### Data for this exercise
## BEGIN

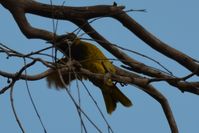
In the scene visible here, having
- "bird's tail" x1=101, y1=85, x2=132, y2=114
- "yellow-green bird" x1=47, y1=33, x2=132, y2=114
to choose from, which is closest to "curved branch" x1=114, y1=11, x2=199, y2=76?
"yellow-green bird" x1=47, y1=33, x2=132, y2=114

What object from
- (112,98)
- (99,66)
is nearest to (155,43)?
(99,66)

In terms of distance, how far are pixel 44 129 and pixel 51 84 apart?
1624 mm

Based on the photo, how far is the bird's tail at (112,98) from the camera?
371cm

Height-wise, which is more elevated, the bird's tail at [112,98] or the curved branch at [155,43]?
the bird's tail at [112,98]

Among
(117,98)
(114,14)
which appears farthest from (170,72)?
(117,98)

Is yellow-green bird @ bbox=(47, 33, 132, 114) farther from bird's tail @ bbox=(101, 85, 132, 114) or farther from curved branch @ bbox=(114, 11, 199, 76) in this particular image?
curved branch @ bbox=(114, 11, 199, 76)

## END

### What is asked
Rewrite all the records above, changing "pixel" to "point" wherever it occurs and leaving everything else as it is. Omit the pictures.

### Response to the exercise
In the scene visible here, having
- "bird's tail" x1=101, y1=85, x2=132, y2=114
- "yellow-green bird" x1=47, y1=33, x2=132, y2=114
to choose from, which is closest to "curved branch" x1=114, y1=11, x2=199, y2=76?
"yellow-green bird" x1=47, y1=33, x2=132, y2=114

What object from
- (112,98)
- (99,66)
is nearest to (155,43)?
(99,66)

In terms of distance, how far are point 44 129 and point 51 84 apart?
1624 mm

Based on the photo, how far is the bird's tail at (112,98) from the camera?
371cm

Height-wise, which is more elevated, the bird's tail at [112,98] or the curved branch at [155,43]?
the bird's tail at [112,98]

Among
(117,98)
(114,14)
which appears farthest from (170,72)?
(117,98)

Is yellow-green bird @ bbox=(47, 33, 132, 114) farther from bird's tail @ bbox=(101, 85, 132, 114) or farther from curved branch @ bbox=(114, 11, 199, 76) in this particular image?
curved branch @ bbox=(114, 11, 199, 76)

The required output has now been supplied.